Dear Addie,
The number one thing I hear raising a child with special needs is, "I could never do what you do, I just don't know how you do it all!" and while this is very sweet and enduring thing to say, I promise they could do it. I don't possess special powers or thick skin - I cry, laugh, maybe cry again, mess up and sometimes get it right just like everyone else. No magic here.
"Motherhood is about raising and celebrating the child you have, not the child you thought you would have." - Joan Ryan
Becoming a mother. Something I always wanted in life, but never had a vision of what it would look like. I never had a specific age I wanted it to happen or a magic number of children I wanted to have. While I had no expectations of this vision I also was naive to the weight of the journey itself. Taking on a new identity as a mom well there's not a single book, TED talk, or person that can truly prepare you for that. It's a journey that is wildly individualized as to when or how it happens and can even evolve and change with each child you have. Motherhood is not for the weak, although there will be times you feel nothing but this, but I digress.
Eighteen years ago, we left the hospital with your big sister Clara, came home, and set her in a jungle-themed vibrating baby seat. I remember sitting back thinking "Now what?" as we just sat and stared at her, what would happen next would be the first of many "well, that happened moments" on this motherhood (or parenthood rather) journey.' You see Addie, after letting our trusty beagle outside he returned and wasted no time taking a protective role to our new family member positioning himself directly in front of the seat facing towards her but away from us. How cute was that?! A few minutes later he asked to go back outside and as odd as it was Daddy got up to let him out and while he was doing so I noticed something sitting on the floor in front of the bouncy chair...not a random sock or dog toy, but a bunny a cute but dead baby bunny. Our beloved beagle had brought in a gift for our new baby. Such a gracious boy, but ewwwwww, and if that wasn't already bad enough when we went to let him back in he had yet another one. In all the visions of just how I thought our first few moments home would be I never could've imagined this! I think it's safe to say that in my experience motherhood has been predictably unpredictable from the very start.
Fast forward to when we are two kids in, a boy and a girl, and found out we were pregnant with you! I mean no question we got this, we already had two kids how different could one more possibly be? What did I know? Insert our autism journey and every single thing I thought I knew would be second-guessed or thrown out the window completely. The real emotional rollercoaster was about to begin.
In those early days, we were given a first 100 days of autism binder that I reference so often in a joking manner, but within the first couple of pages, it enclosed a poem "Welcome to Holland" that after reading I felt to my core in this third phase of motherhood. A poem that somehow validated how different this all felt this time around.
Welcome To Holland
By: Emily Kingsley
I am often asked to describe the experience of raising a child with a disability - to try to help people who have not shared that unique experience to understand it, to imagine how it would feel. It's like this......
When you're going to have a baby, it's like planning a fabulous vacation trip - to Italy. You buy a bunch of guide books and make your wonderful plans. The Coliseum. The Michelangelo David. The gondolas in Venice. You may learn some handy phrases in Italian. It's all very exciting.
After months of eager anticipation, the day finally arrives. You pack your bags and off you go. Several hours later, the plane lands. The flight attendant comes in and says, "Welcome to Holland."
"Holland?!?" you say. "What do you mean Holland?? I signed up for Italy! I'm supposed to be in Italy. All my life I've dreamed of going to Italy."
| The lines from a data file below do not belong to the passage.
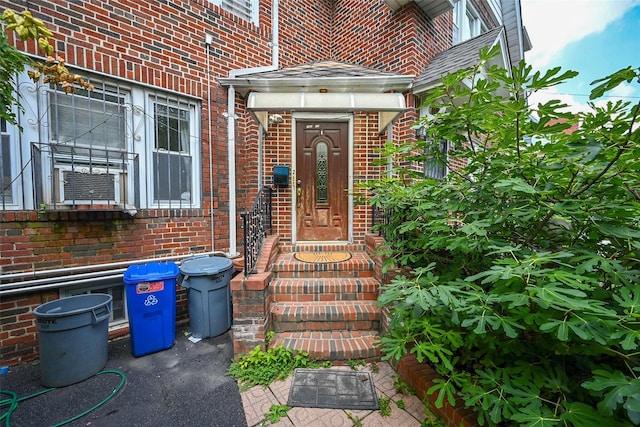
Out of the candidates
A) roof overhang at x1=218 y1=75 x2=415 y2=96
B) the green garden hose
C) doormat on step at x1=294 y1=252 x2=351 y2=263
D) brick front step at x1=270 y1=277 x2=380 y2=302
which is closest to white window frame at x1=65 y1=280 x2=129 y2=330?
the green garden hose

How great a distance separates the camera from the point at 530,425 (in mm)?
1175

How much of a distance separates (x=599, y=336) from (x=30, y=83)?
16.6 feet

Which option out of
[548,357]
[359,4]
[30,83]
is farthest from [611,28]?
[30,83]

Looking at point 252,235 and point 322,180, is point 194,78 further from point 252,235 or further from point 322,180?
point 252,235

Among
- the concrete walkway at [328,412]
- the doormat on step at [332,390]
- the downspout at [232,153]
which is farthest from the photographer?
the downspout at [232,153]

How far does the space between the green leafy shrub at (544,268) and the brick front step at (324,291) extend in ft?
3.60

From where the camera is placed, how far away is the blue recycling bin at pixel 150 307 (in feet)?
8.91

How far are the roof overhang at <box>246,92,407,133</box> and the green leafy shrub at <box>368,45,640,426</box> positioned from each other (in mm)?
1279

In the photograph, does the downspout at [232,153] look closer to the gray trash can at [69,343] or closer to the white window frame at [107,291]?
the white window frame at [107,291]

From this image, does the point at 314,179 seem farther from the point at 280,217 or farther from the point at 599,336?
the point at 599,336

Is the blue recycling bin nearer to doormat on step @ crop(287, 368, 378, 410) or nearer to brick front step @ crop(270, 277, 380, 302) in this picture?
brick front step @ crop(270, 277, 380, 302)

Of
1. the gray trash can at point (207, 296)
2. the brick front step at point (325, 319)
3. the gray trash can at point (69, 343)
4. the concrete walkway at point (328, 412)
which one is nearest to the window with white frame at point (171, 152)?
the gray trash can at point (207, 296)

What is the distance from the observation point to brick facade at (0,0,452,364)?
107 inches

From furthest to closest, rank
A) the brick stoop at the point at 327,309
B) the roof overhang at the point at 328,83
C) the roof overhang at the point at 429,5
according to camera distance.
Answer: the roof overhang at the point at 429,5, the roof overhang at the point at 328,83, the brick stoop at the point at 327,309
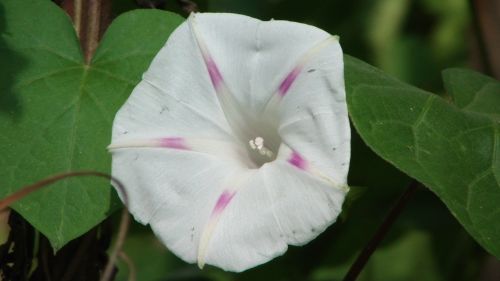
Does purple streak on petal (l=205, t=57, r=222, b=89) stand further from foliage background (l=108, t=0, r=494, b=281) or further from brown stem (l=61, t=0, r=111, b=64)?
foliage background (l=108, t=0, r=494, b=281)

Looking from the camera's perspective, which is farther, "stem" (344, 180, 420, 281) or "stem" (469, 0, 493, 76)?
"stem" (469, 0, 493, 76)

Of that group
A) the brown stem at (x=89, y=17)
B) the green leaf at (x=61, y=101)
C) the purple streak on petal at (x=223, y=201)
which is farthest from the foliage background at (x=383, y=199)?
the purple streak on petal at (x=223, y=201)

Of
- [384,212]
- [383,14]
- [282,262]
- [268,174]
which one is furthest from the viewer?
[383,14]

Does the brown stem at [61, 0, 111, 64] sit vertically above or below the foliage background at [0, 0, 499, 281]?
above

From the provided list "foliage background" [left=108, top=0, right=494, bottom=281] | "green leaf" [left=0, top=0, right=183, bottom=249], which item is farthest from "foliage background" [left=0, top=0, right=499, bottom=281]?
"green leaf" [left=0, top=0, right=183, bottom=249]

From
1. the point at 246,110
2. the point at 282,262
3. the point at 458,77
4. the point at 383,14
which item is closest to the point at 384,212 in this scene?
the point at 282,262

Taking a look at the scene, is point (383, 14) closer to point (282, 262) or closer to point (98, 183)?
point (282, 262)

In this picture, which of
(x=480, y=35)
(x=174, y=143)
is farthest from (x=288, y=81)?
(x=480, y=35)
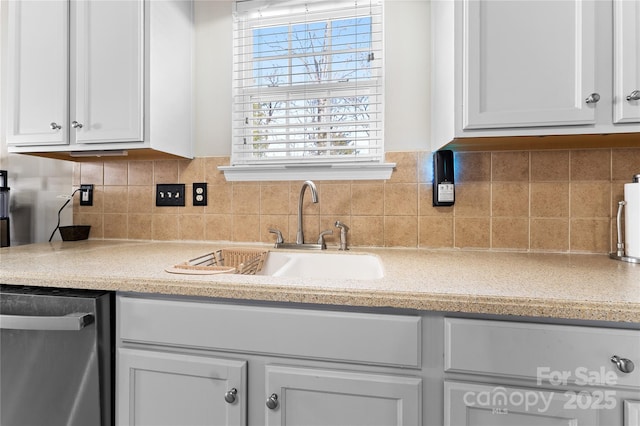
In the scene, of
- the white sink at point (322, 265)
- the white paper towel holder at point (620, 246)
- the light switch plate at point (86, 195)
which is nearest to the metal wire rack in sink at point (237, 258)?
the white sink at point (322, 265)

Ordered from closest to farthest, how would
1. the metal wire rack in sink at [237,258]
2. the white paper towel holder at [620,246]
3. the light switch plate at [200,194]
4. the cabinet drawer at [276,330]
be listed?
the cabinet drawer at [276,330] < the white paper towel holder at [620,246] < the metal wire rack in sink at [237,258] < the light switch plate at [200,194]

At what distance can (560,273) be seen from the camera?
1019 mm

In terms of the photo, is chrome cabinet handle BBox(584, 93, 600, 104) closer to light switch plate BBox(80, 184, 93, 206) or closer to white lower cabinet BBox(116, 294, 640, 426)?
white lower cabinet BBox(116, 294, 640, 426)

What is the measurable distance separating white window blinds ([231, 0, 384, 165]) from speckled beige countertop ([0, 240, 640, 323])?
0.64 metres

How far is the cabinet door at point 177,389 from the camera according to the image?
920 millimetres

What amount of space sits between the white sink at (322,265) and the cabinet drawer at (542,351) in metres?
0.56

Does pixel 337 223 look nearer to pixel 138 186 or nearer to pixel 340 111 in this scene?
pixel 340 111

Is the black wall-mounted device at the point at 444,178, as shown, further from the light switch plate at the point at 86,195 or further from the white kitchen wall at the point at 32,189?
the white kitchen wall at the point at 32,189

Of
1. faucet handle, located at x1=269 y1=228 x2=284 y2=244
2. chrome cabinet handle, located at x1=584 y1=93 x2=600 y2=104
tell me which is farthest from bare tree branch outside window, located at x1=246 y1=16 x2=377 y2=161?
chrome cabinet handle, located at x1=584 y1=93 x2=600 y2=104

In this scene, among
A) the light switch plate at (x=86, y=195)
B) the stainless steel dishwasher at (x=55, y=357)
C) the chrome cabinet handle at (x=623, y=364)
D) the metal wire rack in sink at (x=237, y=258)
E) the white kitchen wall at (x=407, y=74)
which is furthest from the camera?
the light switch plate at (x=86, y=195)

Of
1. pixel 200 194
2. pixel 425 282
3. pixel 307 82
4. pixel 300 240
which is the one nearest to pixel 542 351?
pixel 425 282

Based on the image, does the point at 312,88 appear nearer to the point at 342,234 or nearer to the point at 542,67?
the point at 342,234

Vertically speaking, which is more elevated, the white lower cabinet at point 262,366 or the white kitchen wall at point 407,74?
the white kitchen wall at point 407,74

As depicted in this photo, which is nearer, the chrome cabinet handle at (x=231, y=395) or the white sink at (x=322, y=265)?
the chrome cabinet handle at (x=231, y=395)
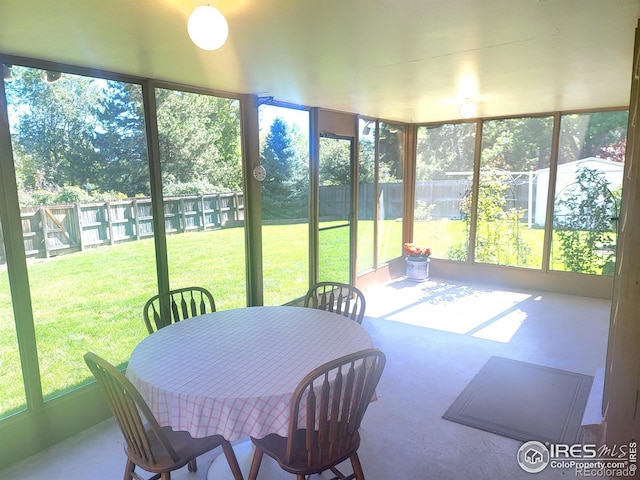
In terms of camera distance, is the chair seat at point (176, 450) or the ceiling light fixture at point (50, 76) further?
the ceiling light fixture at point (50, 76)

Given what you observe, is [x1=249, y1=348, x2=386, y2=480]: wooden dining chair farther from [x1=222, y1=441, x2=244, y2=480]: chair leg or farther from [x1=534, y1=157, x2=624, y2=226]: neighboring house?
[x1=534, y1=157, x2=624, y2=226]: neighboring house

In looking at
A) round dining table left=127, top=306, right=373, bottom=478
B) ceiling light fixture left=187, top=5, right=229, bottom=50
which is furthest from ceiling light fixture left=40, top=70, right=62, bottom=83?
round dining table left=127, top=306, right=373, bottom=478

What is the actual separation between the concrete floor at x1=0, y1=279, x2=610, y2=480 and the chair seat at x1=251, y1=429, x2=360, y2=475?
0.50 m

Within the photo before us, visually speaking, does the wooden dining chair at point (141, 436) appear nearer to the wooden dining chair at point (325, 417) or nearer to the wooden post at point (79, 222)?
the wooden dining chair at point (325, 417)

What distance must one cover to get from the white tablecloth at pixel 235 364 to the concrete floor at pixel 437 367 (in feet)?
2.37

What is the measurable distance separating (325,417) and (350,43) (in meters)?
1.76

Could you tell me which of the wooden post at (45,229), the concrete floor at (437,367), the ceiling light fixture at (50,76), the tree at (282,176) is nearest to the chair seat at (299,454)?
the concrete floor at (437,367)

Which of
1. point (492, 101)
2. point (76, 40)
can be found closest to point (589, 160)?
point (492, 101)

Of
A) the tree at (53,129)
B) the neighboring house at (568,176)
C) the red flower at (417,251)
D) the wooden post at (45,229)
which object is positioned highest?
the tree at (53,129)

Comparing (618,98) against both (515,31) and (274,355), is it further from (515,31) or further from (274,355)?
(274,355)

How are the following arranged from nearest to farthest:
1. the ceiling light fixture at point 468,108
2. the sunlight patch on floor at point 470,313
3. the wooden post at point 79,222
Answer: the wooden post at point 79,222
the ceiling light fixture at point 468,108
the sunlight patch on floor at point 470,313

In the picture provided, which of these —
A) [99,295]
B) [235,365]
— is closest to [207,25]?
[235,365]

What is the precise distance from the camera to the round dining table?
5.35ft

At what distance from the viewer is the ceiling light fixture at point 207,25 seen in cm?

But there's been a change in the flight plan. They've landed in Holland and there you must stay.
The important thing is that they haven't taken you to a horrible, disgusting, filthy place, full of pestilence, famine and disease. It's just a different place.
So you must go out and buy new guide books. And you must learn a whole new language. And you will meet a whole new group of people you would never have met.
It's just a different place. It's slower-paced than Italy, less flashy than Italy. But after you've been there for a while and you catch your breath, you look around.... and you begin to notice that Holland has windmills....and Holland has tulips. Holland even has Rembrandts.
But everyone you know is busy coming and going from Italy... and they're all bragging about what a wonderful time they had there. And for the rest of your life, you will say "Yes, that's where I was supposed to go. That's what I had planned."
And the pain of that will never, ever, ever, ever go away... because the loss of that dream is a very very significant loss.
But... if you spend your life mourning the fact that you didn't get to Italy, you may never be free to enjoy the very special, the very lovely things ... about Holland.
Addie, a mom is something I always wanted to be and with that I guess you get the consistently predictably unpredictable journey for kicks, but it's all good because I really adore my tour guides ;)
Love you all, so very much. Thanks for giving me this amazing journey and loving me even when I'm nothing but a mess.